This ‘Chart of the week’ examines the recent spell of low wind generation in Victoria and associated elevated prices.
Previously, ‘Chart of the week’ issue 78 highlights the risk of wind droughts within the National Electricity Market (NEM) due to the high correlation of wind fronts both within states and in neighbouring jurisdictions. Victoria is identified as most vulnerable due to its low insolation levels, high degree of correlation of wind and relatively high demand. In addition, with the current high utilisation of gas for heating, any push towards electrification of appliances would further increase demand for electricity during the winter months.
Figure 1 shows the half-hourly generation by technology within Victoria over the second week of July 2021 (6 July to 13 July) against Victoria’s 30-minute spot price.

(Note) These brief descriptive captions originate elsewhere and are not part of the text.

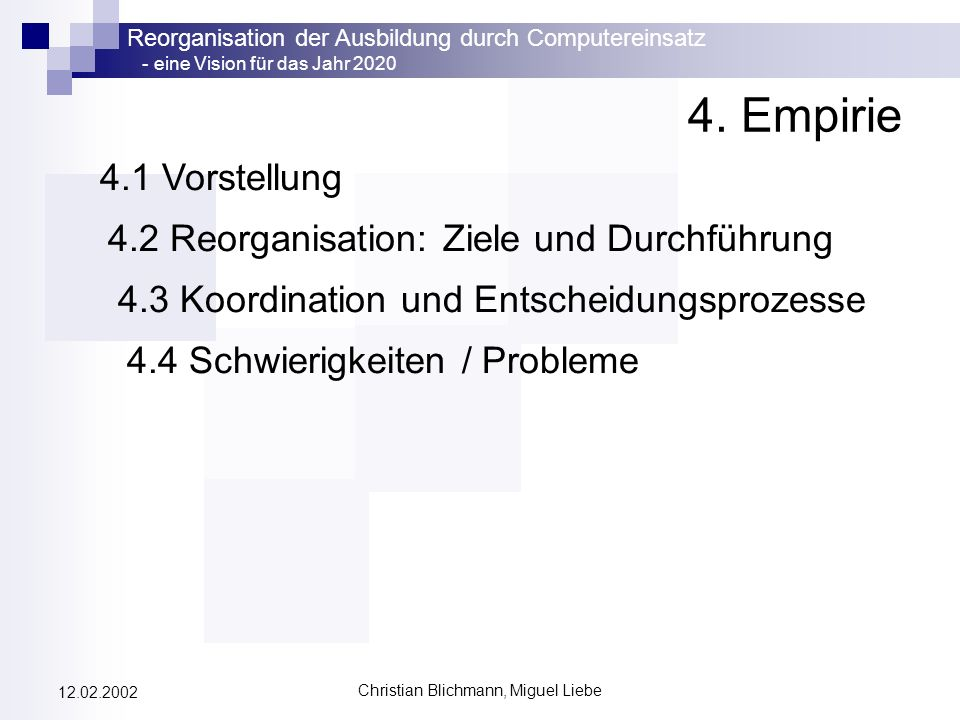 Reorganisation der Ausbildung durch Computereinsatz - eine Vision für das Jahr 2020 Christian Blichmann, Miguel Liebe 12.02.2002 4. Empirie 4.1 Vorste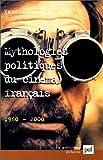 echange, troc Yannick Dehée - Mythologies politiques du cinéma français, 1960-2000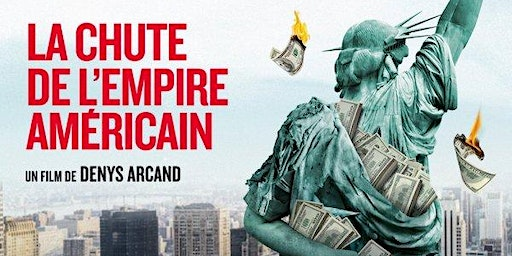 CINÉ-CLUB / FILM-SCREENING : LA CHUTE DE L'EMPIRE AMÉRICAIN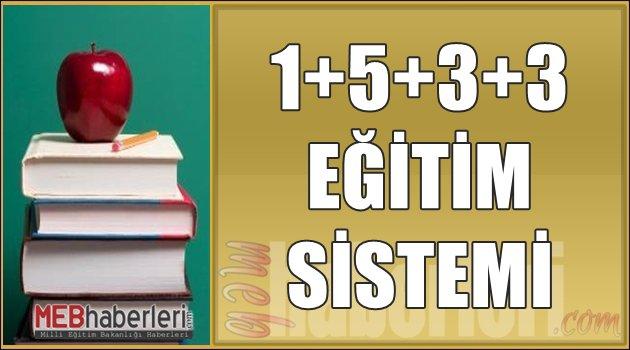 1+5+3+3 Eğitim Sistemi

Minimal wind generation is observed from 6 July to 10 July, with the Victorian wind farms averaging a capacity factor of 7% over this period. From 6 July – 9 July, prices reflected this wind shortage in averaging $240 over this four-day period, and the cap price hit numerous times, with only one brown coal unit (LYA4) being unavailable over this period (Unit 3 of Yallourn did experience an outage from the period of 10 July to 11 July). As the wind returned, prices then averaged
$65/MWh from 11to 13 July, indicating how wind is increasingly important in influencing the price setting in Victoria. When the wind and variable renewable energy (VRE) is high, market prices tend to be comparatively low; however, during periods of low VRE, we see market prices increase rapidly.
Fast forward another 20 to 30 years when all brown coal is retired. This brief snapshot highlights how essential it is not to have all the eggs in the wind basket. Good interconnection, adequate solar resources, dispatchable technology and deep or seasonal storage, is absolutely essential for Victorian’s transition to a net zero emissions state.